I’ve been slightly obsessed, of late, with a particular quote.
“Bad things were happening,” Ingrid Lewis-Martin said. “But now MapQuest is almost perfected. Same thing.”
Lewis-Martin is the senior adviser to Mayor Eric Adams. Beyond Adams himself, she might be the most powerful person in New York City. Adams, in general, is not one to delegate tasks to outside experts—old-time patronage is his style—and Lewis-Martin, a longtime aide who dates back to his borough president days, has an enormous portfolio. If one wants to engage with city government, Lewis-Martin is unavoidable. Her primary qualification for the role seems to be a friendship with Adams that dates back almost 40 years.
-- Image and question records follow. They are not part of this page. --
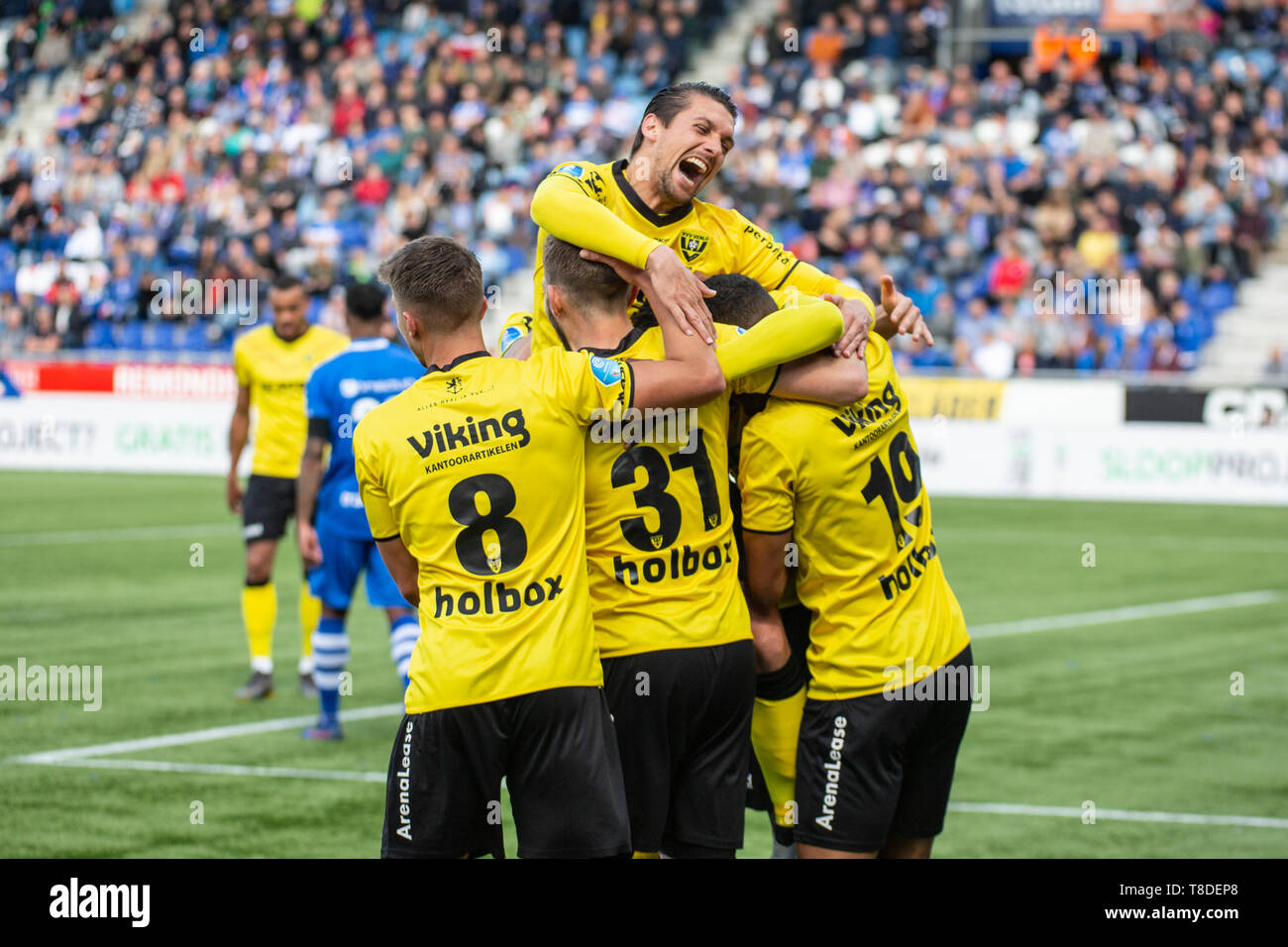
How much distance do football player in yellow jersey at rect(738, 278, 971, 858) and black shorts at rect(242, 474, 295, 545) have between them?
636 cm

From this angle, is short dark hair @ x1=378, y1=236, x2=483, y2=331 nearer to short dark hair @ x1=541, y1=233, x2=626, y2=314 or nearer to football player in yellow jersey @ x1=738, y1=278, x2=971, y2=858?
short dark hair @ x1=541, y1=233, x2=626, y2=314

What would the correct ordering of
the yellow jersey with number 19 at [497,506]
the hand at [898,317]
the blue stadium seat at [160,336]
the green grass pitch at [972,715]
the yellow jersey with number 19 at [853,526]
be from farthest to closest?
the blue stadium seat at [160,336] → the green grass pitch at [972,715] → the hand at [898,317] → the yellow jersey with number 19 at [853,526] → the yellow jersey with number 19 at [497,506]

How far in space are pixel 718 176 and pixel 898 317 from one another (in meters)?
24.2

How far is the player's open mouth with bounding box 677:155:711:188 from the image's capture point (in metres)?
5.26

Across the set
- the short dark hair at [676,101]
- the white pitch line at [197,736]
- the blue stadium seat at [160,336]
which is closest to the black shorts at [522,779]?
the short dark hair at [676,101]

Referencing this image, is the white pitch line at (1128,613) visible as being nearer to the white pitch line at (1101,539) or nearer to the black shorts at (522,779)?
the white pitch line at (1101,539)

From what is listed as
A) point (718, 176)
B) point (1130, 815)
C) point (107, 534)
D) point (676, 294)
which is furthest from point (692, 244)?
point (718, 176)

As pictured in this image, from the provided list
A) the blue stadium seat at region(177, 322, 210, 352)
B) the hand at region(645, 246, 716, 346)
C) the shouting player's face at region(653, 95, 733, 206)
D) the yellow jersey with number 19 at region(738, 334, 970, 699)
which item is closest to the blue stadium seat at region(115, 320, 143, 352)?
the blue stadium seat at region(177, 322, 210, 352)

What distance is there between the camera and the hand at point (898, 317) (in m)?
5.52

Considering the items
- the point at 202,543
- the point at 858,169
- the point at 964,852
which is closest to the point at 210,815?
the point at 964,852

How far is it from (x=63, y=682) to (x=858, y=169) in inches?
766

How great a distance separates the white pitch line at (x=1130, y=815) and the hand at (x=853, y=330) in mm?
3369

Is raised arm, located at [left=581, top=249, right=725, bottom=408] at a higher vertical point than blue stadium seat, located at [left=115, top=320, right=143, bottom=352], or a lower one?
higher
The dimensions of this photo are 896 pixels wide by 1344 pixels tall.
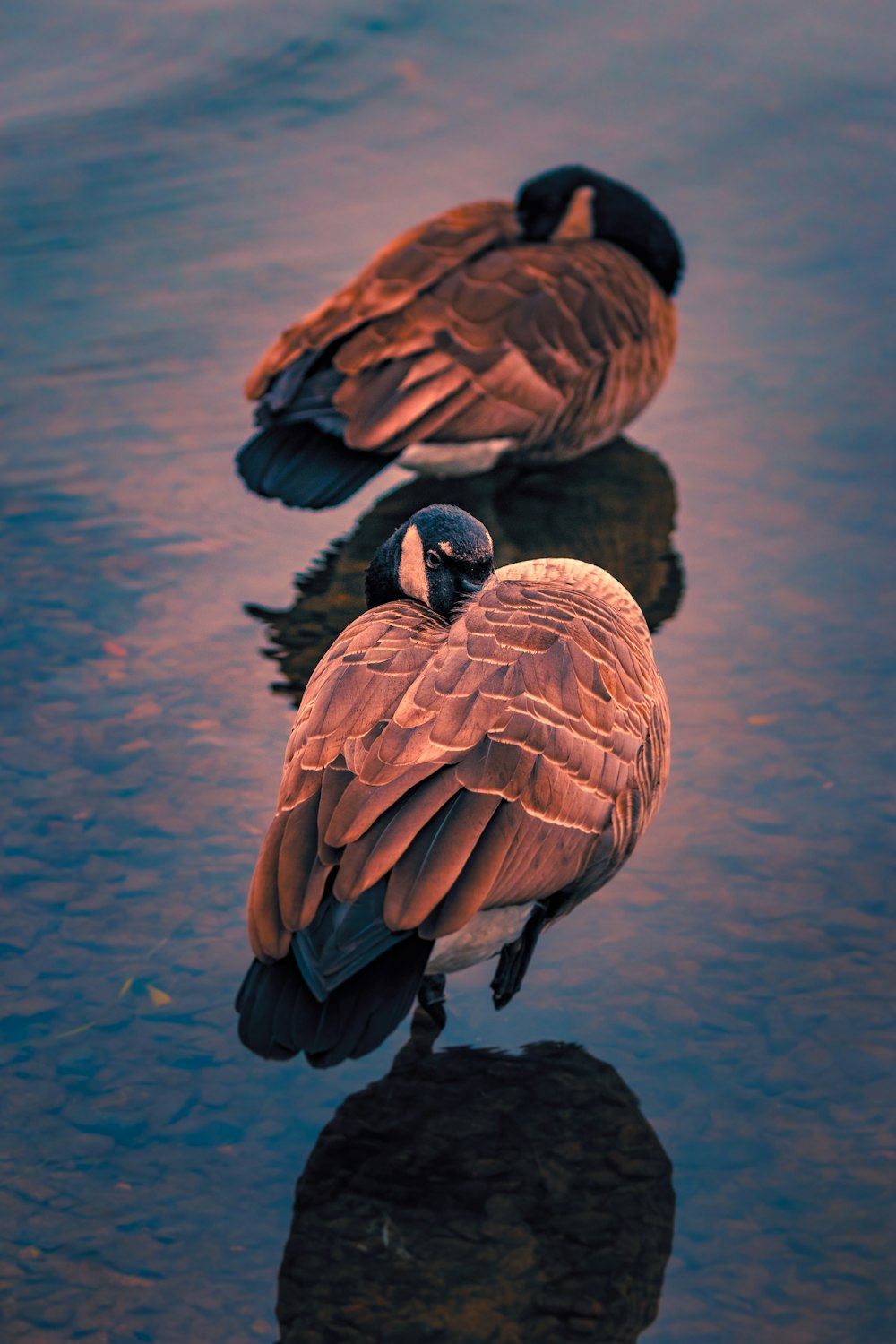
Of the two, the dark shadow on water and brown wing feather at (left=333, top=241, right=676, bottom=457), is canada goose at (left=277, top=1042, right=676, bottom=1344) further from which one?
brown wing feather at (left=333, top=241, right=676, bottom=457)

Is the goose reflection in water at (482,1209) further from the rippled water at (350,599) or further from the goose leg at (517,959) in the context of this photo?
the goose leg at (517,959)

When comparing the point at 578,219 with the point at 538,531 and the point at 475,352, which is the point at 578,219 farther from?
the point at 538,531

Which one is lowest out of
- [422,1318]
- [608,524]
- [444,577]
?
Answer: [608,524]

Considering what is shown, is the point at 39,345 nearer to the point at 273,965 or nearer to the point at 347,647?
the point at 347,647

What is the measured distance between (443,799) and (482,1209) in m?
0.89

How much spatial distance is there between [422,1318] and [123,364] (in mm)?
5308

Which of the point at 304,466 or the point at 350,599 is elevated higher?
the point at 304,466

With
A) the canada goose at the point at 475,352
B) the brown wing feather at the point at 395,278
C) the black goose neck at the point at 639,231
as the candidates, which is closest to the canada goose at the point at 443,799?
the canada goose at the point at 475,352

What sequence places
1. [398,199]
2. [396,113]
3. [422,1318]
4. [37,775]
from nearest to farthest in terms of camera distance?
[422,1318] < [37,775] < [398,199] < [396,113]

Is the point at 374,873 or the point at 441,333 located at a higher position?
the point at 374,873

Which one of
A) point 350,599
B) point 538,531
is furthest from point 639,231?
point 350,599

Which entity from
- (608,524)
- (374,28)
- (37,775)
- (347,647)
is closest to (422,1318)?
(347,647)

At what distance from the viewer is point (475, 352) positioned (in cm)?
649

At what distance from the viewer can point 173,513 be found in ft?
21.3
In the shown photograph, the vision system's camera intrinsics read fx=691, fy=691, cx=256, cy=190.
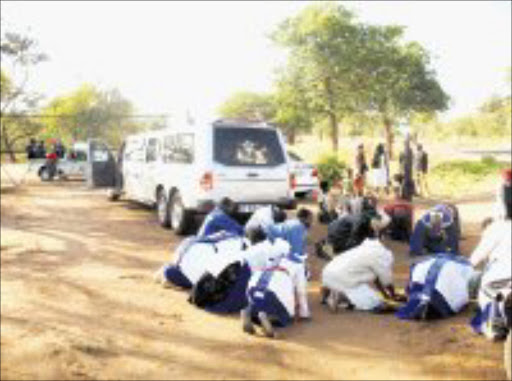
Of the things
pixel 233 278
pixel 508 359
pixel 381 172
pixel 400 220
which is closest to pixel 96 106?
pixel 381 172

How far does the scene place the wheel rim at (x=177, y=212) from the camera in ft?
40.5

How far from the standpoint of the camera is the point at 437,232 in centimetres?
1065

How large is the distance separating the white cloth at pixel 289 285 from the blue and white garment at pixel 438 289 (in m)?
1.05

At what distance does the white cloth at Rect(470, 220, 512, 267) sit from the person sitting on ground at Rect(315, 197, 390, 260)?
370 cm

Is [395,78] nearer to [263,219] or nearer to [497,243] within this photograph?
[263,219]

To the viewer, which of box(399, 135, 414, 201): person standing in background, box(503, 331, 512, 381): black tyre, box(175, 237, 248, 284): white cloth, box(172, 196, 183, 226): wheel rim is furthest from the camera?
→ box(399, 135, 414, 201): person standing in background

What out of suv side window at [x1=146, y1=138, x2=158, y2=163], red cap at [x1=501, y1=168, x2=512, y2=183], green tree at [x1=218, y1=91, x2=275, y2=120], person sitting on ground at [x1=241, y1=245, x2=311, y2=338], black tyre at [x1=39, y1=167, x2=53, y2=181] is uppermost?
green tree at [x1=218, y1=91, x2=275, y2=120]

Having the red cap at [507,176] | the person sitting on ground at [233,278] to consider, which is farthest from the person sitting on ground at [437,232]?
the person sitting on ground at [233,278]

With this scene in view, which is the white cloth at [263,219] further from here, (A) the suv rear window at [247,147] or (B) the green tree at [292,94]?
(B) the green tree at [292,94]

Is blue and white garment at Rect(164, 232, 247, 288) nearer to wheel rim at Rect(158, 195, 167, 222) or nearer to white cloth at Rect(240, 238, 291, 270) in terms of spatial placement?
white cloth at Rect(240, 238, 291, 270)

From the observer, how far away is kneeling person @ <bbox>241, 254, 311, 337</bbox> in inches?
267

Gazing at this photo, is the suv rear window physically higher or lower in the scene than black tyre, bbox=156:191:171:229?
higher

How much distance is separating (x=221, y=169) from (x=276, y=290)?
4939 millimetres

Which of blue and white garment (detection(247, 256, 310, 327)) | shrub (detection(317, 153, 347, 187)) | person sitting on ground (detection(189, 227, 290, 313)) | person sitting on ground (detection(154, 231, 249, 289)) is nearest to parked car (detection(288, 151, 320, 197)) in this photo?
shrub (detection(317, 153, 347, 187))
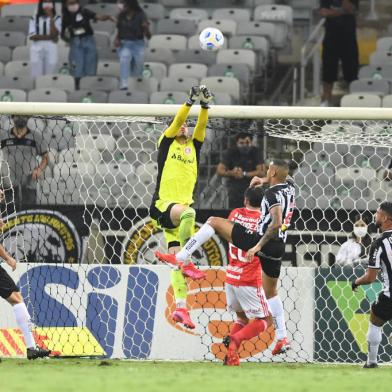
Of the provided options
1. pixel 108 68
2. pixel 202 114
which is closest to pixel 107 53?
pixel 108 68

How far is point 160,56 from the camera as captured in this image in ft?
76.2

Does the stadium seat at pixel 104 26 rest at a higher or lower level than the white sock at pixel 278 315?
higher

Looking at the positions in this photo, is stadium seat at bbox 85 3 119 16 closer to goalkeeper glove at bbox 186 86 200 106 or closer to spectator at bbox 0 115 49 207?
spectator at bbox 0 115 49 207

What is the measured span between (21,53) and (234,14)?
13.0ft

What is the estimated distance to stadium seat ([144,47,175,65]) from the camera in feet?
76.2

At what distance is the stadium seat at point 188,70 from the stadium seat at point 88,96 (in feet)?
4.13

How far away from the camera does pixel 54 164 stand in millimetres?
16922

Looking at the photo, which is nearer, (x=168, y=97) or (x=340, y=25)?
(x=168, y=97)

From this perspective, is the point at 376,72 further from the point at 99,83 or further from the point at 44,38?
the point at 44,38

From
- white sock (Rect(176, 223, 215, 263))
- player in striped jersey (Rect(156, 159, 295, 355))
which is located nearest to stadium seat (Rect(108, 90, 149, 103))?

The above quote concerns New York’s disastrous new AI chatbot. Politicians like Adams, still infected with the techno-utopianism bug, believe new little gadgets can solve all sorts of thorny urban ills. Robots can try (and fail) to police the subway. AI scanners can keep thinking people are carrying knives and guns when they really aren’t.
And now the Microsoft AI-powered chatbot can, twenty-four hours a day and seven days a week, tell New Yorkers all kinds of incorrect facts. New Yorkers, according to the chatbot, can’t withhold rent if their landlord doesn’t make needed repairs. (They can.) The chatbot still thinks the city minimum wage is $15. (It was raised to $16 in January.) The chatbot believes employers can take their employees’ tips. (They cannot.)
Lewis-Martin likened this all to MapQuest. There were kinks in the early software and eventually it was all worked out. Give the AI chatbot time—how much time, no one knows—and eventually New Yorkers won’t be deceived anymore.
A private company’s early struggles and a vital public information portal in America’s largest city are apparently no different. If there was one quote—a special cocktail of ignorance and arrogance—that could sum up two years and three months of Eric Adams’ New York, it was this one.